The paper addresses unstable dental point-cloud completion under occlusions by introducing a retrieval-augmented prototype memory that debiases encoder features. A dual-encoder setup, a learnable memory bank of tooth-shaped prototypes, and a confidence-gated fusion with a folding-based decoder cooperate to provide structural priors that stabilize large missing regions and enhance fine geometry. The approach yields consistent improvements on Teeth3DS-derived data, achieving sharper cusps and better interproximal transitions, with ablations showing the crucial roles of the memory and dual encoders.
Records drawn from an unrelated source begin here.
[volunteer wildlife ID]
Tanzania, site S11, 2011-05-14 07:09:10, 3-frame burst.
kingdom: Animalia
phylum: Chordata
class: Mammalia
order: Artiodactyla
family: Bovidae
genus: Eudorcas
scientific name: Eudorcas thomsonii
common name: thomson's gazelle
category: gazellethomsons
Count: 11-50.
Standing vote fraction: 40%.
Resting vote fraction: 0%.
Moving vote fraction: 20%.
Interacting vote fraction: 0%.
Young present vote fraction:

The method offers a plug-and-play, label-free enhancement to existing completion backbones, enabling more faithful dental reconstructions in practical scanning scenarios.

Abstract

Partial dental point clouds often suffer from large missing regions caused by occlusion and limited scanning views, which bias encoder-only global features and force decoders to hallucinate structures. We propose a retrieval-augmented framework for tooth completion that integrates a prototype memory into standard encoder--decoder pipelines. After encoding a partial input into a global descriptor, the model retrieves the nearest manifold prototype from a learnable memory and fuses it with the query feature through confidence-gated weighting before decoding. The memory is optimized end-to-end and self-organizes into reusable tooth-shape prototypes without requiring tooth-position labels, thereby providing structural priors that stabilize missing-region inference and free decoder capacity for detail recovery. The module is plug-and-play and compatible with common completion backbones, while keeping the same training losses. Experiments on a self-processed Teeth3DS benchmark demonstrate consistent improvements in Chamfer Distance, with visualizations showing sharper cusps, ridges, and interproximal transitions. Our approach provides a simple yet effective way to exploit cross-sample regularities for more accurate and faithful dental point-cloud completion.

Figures (3)

• Figure 1: Overview of our retrieval-augmented completion framework. (a) Dual Feature Extractor: Two encoders with identical architecture but no weight sharing produce global descriptors for the partial input ($\mathcal{F}_{pi}$) and complete ground truth ($\mathcal{F}_{gt}$). (b) Retrieval-Augmented Memory Module: A learnable prototype bank $\{F_m^k\}_{k=1}^K$ is queried by features. During training, $\mathcal{F}_{gt}$ selects its nearest prototype $F_m^{j}$ to update the prototype memory ($\mathcal{L}_{\text{code}}$) and align distributions with the partial branch ($\mathcal{L}_{\text{align}}$). During inference, $\mathcal{F}_{pi}$ retrieves $F_m^{i}$; the prototype is confidence-gated and fused to yield the debiased global $\mathcal{F}'$. (c--d) We use a standard encoder backbone and a folding-based decoder to generate the completed point cloud from $\mathcal{F}'$.
• Figure 2: Qualitative dental completion results: $\mathcal{P}_{pi}$ (left), $\widehat{\mathcal{P}}$ (middle), $\mathcal{P}_{gt}$ (right).
• Figure 3: UMAP of encoder features and prototypes.